Over 25 years ago, diaries of Sabine Spielrein dated with 1908-1912, letters she received from Jung and Freud were found in the basement of the Wilson Palace in Geneva (the Psychology Institute used to be there).
The documents were published for the first time by Italian psychoanalyst Aldo Carotenuto. He understood that the discovered materials would once again confirm the liaison between Jung and his patient, his subsequent pupil, that Freud was also involved there indirectly, Carotenuto (either out of gentleman’s solidarity, or because of his respect to the founder of psychoanalysis) supplied the letters with comments in accordance with which it looked so that the woman was guilty in the situation herself. He wrote: “Babe Sabine …behave so that Jung willy-nilly acted mean.”
So, it was already second time that Sabine Spielrein, even after her death, fell victim to the severe struggle for affirmation of positions in the psychoanalyst hierarchy.

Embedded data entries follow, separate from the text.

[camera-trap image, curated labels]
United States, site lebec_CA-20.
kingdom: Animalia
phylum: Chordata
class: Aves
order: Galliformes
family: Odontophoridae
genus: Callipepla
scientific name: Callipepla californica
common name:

Several years ago a work by Peter Kuter under the title Modern Psychology was published in Germany. The scientist depicted a genealogical tree of the psychoanalytical school and mentioned Sabine Spielrein among prominent scientists as well. Scientist Ulyanitsky from Rostov was astonished to see that when the book was translated into Russian in 1997 in St.Petersburg, the genealogical tree was cut off and Sabine dropped out of it.
As we see now, Sigmund Freud, following Sabine Spielrein, believed that negotiation is just a form of affirmation. He thought that in order to admit something, you must first reject it; in order to give birth to something, you must first die. Does it mean that Sabine Spielrein is not yet dead enough that her name is not included among prominent fathers of psychoanalysis?
In conclusion we would like to add that recently, on the initiative of the president of the South Russian Humanitarian Institute V.Pigulevsky and scientist Vlad Yermak studying the life and work of Sabine Spielrein, a memorial plaque was fixed on the house number 83, Pushkin street, in the Russian city of Rostov where the scientist lived in 1887-1904.